◆ **REQUIREMENT**: Your task is to output the listing word for word, with pictures excluded.

== Segment start ==

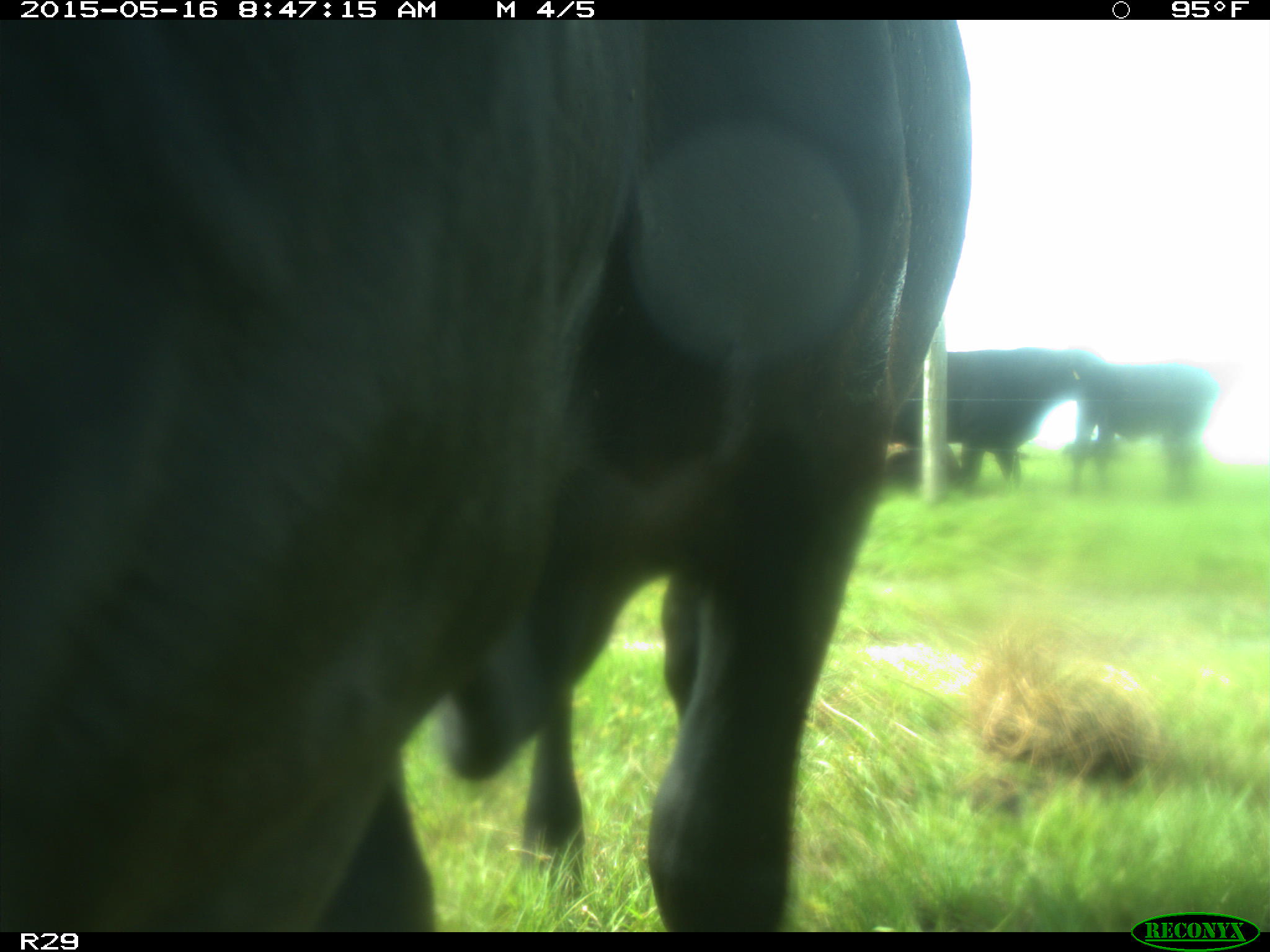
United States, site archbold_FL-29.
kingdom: Animalia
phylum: Chordata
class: Mammalia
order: Artiodactyla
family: Bovidae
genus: Bos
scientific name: Bos taurus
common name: domestic cow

== Segment end ==

◆ **YOUR RESPONSE**:
United States, site archbold_FL-29.
kingdom: Animalia
phylum: Chordata
class: Mammalia
order: Artiodactyla
family: Bovidae
genus: Bos
scientific name: Bos taurus
common name: domestic cow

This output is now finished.